Is this vulnerability actively exploited?
CVE-2026-11031 is not listed on the CISA Known Exploited Vulnerabilities (KEV) catalog, indicating no public evidence of active exploitation at this time. However, the techniques required (network traffic manipulation, UI spoofing) are well-established in phishing campaigns, so opportunistic exploitation is possible if attackers discover the flaw.
Are enterprises and individuals equally affected?
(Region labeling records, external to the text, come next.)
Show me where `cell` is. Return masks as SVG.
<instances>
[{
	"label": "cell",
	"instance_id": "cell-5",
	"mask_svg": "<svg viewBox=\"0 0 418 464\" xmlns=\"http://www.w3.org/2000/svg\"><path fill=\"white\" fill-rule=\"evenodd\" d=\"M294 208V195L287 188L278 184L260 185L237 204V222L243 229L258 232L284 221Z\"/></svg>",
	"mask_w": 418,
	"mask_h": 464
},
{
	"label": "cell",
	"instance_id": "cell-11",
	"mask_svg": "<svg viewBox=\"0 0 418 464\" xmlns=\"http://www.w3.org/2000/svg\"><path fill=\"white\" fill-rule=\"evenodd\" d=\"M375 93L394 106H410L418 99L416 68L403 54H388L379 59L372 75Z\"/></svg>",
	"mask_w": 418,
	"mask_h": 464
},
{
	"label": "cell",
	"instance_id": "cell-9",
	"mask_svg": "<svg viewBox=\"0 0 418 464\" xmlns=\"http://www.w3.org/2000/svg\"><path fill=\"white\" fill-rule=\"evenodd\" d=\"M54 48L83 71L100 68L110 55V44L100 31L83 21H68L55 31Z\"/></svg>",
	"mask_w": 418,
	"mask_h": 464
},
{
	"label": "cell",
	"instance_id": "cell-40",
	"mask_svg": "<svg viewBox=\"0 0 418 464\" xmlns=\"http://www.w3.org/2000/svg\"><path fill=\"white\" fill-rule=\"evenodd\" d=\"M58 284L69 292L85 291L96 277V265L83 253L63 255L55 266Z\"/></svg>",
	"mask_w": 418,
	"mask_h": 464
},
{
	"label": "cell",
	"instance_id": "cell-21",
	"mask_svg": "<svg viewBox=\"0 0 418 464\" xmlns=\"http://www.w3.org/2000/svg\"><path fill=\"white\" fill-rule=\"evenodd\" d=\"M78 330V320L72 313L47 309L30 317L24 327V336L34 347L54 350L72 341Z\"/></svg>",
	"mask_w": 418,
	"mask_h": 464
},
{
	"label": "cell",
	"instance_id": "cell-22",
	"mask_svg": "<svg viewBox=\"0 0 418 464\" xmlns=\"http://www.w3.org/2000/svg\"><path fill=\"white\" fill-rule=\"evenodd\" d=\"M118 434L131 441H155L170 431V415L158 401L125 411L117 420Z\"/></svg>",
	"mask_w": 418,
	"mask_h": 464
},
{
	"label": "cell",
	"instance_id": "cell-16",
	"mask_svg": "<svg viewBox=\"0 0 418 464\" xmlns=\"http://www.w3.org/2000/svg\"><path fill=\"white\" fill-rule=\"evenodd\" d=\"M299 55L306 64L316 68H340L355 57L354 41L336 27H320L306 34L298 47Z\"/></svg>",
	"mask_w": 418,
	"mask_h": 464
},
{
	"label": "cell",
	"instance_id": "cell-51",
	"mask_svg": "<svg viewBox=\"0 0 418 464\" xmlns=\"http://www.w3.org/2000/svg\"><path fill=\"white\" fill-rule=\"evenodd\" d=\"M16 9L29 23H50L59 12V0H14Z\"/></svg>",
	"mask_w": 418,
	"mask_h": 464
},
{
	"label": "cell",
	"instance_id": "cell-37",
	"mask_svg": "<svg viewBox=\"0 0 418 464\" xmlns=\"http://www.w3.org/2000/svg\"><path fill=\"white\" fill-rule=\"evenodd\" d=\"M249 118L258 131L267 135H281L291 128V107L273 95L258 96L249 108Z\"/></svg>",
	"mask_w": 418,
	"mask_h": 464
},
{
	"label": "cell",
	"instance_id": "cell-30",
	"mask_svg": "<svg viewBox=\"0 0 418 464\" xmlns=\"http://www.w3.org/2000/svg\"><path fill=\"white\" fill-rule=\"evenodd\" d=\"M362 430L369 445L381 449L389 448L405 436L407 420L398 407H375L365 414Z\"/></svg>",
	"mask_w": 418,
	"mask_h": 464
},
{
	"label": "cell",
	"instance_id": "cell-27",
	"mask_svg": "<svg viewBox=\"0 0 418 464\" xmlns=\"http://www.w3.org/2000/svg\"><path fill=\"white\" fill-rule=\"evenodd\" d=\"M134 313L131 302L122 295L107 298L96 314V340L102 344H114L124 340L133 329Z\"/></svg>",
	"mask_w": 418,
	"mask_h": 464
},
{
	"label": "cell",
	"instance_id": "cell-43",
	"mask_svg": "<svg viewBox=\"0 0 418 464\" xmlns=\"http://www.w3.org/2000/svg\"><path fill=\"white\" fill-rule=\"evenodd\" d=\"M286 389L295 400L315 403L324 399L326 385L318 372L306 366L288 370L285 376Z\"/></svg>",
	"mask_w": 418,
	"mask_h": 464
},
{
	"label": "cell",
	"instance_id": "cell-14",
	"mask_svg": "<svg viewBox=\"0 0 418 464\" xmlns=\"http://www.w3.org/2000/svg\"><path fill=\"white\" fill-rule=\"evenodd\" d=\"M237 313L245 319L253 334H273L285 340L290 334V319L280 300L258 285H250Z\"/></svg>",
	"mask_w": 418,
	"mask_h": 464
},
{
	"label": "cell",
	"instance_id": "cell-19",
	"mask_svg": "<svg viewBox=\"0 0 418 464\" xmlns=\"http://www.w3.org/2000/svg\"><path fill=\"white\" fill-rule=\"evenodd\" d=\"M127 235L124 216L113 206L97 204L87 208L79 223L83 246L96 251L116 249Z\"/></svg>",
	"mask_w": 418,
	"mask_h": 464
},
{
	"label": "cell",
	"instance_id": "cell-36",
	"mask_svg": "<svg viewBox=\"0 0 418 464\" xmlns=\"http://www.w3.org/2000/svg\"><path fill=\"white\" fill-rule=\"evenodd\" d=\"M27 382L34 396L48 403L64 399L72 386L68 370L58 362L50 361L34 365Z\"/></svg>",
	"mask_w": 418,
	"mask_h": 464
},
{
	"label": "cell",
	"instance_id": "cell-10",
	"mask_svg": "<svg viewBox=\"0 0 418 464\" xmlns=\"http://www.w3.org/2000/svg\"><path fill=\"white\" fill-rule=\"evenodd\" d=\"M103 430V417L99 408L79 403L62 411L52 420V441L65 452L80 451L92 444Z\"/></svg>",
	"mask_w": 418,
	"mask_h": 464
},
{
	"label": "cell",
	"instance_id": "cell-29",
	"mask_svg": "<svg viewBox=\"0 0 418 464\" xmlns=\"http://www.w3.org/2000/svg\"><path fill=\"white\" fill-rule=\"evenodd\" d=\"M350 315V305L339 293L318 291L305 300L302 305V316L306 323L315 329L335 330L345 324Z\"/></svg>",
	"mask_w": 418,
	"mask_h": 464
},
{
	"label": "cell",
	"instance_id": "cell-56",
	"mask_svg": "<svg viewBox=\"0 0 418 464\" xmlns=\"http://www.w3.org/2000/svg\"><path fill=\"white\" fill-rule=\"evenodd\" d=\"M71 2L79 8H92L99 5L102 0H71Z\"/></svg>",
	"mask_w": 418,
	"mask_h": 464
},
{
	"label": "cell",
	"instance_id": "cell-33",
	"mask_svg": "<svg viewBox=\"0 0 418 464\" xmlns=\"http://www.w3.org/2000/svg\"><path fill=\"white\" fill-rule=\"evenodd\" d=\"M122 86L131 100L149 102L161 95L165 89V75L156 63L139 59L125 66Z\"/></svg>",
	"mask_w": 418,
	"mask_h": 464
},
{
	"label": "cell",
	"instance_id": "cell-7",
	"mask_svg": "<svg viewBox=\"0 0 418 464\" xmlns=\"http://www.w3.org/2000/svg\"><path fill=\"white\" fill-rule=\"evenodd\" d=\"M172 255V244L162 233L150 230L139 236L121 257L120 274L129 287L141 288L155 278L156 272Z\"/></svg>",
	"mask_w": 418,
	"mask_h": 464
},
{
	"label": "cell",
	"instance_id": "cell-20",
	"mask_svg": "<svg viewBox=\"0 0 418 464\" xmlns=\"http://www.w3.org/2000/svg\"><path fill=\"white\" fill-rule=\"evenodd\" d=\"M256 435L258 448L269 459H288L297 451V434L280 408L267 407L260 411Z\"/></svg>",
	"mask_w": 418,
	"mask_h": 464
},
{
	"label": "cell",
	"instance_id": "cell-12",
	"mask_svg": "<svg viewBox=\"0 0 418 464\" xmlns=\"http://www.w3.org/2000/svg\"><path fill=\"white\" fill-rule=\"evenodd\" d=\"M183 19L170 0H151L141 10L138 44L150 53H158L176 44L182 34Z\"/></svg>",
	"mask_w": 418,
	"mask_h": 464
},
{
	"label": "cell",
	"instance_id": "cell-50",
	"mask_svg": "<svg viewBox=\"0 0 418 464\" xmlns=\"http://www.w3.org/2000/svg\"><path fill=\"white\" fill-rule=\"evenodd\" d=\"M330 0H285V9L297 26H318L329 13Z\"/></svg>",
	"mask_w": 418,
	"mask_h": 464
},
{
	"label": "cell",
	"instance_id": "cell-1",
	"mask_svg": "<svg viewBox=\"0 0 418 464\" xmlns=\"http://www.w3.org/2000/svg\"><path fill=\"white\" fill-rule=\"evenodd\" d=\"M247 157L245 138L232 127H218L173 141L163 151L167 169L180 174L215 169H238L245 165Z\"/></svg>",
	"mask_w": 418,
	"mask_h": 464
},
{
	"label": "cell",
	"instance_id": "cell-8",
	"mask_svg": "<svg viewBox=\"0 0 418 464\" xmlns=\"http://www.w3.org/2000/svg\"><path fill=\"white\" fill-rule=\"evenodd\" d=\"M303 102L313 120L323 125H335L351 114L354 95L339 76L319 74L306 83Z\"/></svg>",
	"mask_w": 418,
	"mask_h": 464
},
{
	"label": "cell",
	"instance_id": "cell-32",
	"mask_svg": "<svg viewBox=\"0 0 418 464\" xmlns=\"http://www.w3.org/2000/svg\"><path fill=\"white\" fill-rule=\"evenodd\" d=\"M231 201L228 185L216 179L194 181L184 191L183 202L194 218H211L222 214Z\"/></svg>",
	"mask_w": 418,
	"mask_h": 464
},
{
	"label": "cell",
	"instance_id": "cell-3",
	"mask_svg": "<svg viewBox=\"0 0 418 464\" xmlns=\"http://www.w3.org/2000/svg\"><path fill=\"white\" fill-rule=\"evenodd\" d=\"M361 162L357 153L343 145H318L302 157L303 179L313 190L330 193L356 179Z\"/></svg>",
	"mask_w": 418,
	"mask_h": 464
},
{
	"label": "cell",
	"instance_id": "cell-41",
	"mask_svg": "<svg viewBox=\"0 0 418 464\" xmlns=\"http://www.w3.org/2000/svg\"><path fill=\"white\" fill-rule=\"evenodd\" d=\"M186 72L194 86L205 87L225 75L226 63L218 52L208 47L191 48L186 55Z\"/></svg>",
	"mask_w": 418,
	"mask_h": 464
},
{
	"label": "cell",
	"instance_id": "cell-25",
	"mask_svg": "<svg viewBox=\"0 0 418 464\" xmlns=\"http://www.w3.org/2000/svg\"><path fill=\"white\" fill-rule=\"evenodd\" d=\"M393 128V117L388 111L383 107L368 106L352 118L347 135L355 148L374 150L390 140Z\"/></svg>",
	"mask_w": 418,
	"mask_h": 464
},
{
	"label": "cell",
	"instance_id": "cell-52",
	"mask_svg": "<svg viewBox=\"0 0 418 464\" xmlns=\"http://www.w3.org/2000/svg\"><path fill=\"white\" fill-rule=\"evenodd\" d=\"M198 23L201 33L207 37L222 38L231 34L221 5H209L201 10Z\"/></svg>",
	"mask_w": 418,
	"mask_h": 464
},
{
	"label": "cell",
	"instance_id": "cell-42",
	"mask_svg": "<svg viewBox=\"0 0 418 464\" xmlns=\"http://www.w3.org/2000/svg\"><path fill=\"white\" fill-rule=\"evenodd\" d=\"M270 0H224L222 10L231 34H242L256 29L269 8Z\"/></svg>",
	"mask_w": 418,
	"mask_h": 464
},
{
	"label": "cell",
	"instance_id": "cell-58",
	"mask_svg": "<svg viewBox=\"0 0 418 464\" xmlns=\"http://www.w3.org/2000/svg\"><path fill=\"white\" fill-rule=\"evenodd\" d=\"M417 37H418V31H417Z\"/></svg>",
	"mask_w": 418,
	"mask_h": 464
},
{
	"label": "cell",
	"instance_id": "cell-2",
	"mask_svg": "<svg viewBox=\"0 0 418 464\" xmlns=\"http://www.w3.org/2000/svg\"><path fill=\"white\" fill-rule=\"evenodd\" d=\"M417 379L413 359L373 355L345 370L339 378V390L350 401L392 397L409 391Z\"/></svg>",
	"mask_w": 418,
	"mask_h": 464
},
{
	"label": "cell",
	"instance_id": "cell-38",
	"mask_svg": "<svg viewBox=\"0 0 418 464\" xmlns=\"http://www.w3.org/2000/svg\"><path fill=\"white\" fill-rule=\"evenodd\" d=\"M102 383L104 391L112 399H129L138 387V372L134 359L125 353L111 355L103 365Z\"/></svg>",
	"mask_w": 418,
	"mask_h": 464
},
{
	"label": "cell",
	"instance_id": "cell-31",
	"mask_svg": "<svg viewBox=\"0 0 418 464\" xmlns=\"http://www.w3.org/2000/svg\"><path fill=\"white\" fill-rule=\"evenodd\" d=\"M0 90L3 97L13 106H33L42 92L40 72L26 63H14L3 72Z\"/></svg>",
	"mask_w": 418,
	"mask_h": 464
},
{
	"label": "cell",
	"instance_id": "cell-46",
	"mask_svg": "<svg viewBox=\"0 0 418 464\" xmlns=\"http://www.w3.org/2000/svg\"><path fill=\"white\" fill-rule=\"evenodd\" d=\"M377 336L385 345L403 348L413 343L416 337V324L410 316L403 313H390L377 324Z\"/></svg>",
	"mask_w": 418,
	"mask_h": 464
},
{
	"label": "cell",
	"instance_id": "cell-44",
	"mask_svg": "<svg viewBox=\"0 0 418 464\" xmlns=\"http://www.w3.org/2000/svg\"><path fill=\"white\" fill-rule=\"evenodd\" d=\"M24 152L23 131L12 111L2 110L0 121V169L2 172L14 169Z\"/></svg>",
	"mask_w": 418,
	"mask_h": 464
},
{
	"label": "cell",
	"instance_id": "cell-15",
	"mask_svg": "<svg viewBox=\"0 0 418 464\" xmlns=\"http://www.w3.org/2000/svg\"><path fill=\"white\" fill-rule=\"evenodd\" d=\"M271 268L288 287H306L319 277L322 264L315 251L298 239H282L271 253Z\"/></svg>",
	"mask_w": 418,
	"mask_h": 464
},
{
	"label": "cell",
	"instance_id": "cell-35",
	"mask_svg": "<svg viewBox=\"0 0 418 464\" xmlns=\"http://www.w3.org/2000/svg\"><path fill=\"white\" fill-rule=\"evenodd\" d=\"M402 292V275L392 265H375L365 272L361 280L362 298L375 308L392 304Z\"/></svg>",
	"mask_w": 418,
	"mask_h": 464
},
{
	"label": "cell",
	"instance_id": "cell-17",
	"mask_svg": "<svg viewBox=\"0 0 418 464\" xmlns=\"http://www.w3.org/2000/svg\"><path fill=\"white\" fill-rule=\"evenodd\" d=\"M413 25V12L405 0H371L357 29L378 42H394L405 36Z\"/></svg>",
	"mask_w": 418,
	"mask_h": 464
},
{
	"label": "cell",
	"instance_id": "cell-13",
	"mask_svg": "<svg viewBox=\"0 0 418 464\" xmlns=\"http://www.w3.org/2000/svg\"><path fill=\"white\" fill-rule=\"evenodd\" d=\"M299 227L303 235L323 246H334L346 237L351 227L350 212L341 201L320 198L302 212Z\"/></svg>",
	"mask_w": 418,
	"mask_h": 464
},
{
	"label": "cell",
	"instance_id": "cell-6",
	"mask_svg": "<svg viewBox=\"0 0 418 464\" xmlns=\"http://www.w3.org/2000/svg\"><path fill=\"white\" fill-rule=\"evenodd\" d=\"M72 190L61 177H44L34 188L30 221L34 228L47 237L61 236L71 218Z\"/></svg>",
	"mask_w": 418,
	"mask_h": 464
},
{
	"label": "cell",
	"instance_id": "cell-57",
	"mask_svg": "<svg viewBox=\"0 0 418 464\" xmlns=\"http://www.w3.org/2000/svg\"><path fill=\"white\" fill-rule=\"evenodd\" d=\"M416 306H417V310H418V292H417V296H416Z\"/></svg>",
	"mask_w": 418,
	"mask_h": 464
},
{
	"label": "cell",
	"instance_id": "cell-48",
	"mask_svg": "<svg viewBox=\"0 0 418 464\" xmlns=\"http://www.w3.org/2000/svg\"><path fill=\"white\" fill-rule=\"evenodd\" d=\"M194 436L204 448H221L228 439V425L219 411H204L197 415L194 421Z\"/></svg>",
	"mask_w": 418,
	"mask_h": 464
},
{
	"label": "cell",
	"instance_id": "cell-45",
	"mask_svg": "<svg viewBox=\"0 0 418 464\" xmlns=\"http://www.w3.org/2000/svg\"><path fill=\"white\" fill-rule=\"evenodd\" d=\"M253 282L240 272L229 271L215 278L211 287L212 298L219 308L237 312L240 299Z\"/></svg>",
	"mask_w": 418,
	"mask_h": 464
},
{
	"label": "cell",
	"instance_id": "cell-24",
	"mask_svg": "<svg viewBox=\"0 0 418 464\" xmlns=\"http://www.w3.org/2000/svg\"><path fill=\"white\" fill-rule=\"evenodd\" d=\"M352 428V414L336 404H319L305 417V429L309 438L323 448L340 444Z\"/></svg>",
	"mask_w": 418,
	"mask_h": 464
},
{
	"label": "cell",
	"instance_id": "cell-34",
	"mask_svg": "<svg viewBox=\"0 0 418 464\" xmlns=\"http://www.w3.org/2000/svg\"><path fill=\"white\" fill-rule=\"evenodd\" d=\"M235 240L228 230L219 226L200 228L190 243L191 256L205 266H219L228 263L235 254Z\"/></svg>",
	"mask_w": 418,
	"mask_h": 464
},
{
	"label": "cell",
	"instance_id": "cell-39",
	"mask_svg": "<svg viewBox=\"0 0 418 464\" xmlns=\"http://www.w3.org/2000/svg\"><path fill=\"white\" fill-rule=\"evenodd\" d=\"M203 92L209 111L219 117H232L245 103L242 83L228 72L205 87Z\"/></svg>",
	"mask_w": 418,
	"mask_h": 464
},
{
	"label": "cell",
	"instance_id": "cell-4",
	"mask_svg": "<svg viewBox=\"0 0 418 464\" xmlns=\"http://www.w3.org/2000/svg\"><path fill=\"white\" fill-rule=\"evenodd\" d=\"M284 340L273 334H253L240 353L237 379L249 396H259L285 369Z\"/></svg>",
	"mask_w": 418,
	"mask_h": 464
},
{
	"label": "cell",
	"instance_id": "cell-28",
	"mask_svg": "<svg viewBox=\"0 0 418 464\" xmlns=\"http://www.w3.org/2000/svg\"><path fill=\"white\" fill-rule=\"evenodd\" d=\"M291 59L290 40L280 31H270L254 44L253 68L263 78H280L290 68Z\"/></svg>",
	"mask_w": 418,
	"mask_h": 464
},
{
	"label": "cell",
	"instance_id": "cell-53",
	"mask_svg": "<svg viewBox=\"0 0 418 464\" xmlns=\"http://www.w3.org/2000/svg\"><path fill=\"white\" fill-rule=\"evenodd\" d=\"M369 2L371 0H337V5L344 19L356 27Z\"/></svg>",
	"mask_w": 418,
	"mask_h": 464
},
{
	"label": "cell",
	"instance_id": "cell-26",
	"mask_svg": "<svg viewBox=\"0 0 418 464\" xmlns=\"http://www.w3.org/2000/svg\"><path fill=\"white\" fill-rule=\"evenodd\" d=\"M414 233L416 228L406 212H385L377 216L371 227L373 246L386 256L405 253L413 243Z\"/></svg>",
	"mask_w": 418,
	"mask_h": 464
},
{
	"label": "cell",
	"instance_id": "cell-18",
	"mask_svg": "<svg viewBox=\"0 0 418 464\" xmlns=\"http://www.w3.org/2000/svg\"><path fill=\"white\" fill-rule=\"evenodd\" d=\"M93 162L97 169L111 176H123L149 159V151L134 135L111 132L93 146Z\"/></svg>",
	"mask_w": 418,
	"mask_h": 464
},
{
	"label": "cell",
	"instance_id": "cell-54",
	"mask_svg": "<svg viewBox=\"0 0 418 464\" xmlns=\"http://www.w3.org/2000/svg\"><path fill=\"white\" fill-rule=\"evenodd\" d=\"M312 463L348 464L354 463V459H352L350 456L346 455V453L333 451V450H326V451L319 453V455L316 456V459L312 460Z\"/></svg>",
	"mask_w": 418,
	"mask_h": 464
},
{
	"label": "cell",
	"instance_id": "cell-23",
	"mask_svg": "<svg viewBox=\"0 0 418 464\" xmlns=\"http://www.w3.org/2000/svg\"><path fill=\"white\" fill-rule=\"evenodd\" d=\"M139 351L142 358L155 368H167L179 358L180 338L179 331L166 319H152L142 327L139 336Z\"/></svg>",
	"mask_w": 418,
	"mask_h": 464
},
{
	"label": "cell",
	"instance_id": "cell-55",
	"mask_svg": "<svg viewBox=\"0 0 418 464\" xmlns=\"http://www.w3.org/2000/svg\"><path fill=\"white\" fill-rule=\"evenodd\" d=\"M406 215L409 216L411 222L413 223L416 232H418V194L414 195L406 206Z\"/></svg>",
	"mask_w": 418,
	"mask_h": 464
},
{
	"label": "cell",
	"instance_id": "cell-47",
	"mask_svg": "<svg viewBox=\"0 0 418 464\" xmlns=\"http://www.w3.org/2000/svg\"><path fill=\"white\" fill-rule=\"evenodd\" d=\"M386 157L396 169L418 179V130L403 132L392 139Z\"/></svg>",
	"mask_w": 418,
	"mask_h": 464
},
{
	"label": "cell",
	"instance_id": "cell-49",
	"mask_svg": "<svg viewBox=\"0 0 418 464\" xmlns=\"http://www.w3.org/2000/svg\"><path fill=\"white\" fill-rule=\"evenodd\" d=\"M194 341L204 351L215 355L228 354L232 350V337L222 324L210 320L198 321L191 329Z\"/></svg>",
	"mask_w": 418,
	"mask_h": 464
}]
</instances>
Enterprises running Chrome Enterprise can deploy patches centrally via policy, giving them faster remediation options. Individual users rely on Chrome's auto-update mechanism, which typically completes within a few days. Both populations are technically vulnerable until patched, but enterprises have greater control and visibility over patch status.
This analysis is based on official CVE data published as of 2026-06-17. Verify all patch version numbers and deployment recommendations against the official Google Chrome security advisory and your organization's tested release notes before deployment. SEC.co makes no warranty regarding the completeness or timeliness of this intelligence. Consult your vendor advisories and security team for organization-specific risk determination. Source: NVD (public-domain), retrieved 2026-07-07. Analysis generated by SEC.co (claude-haiku-4-5).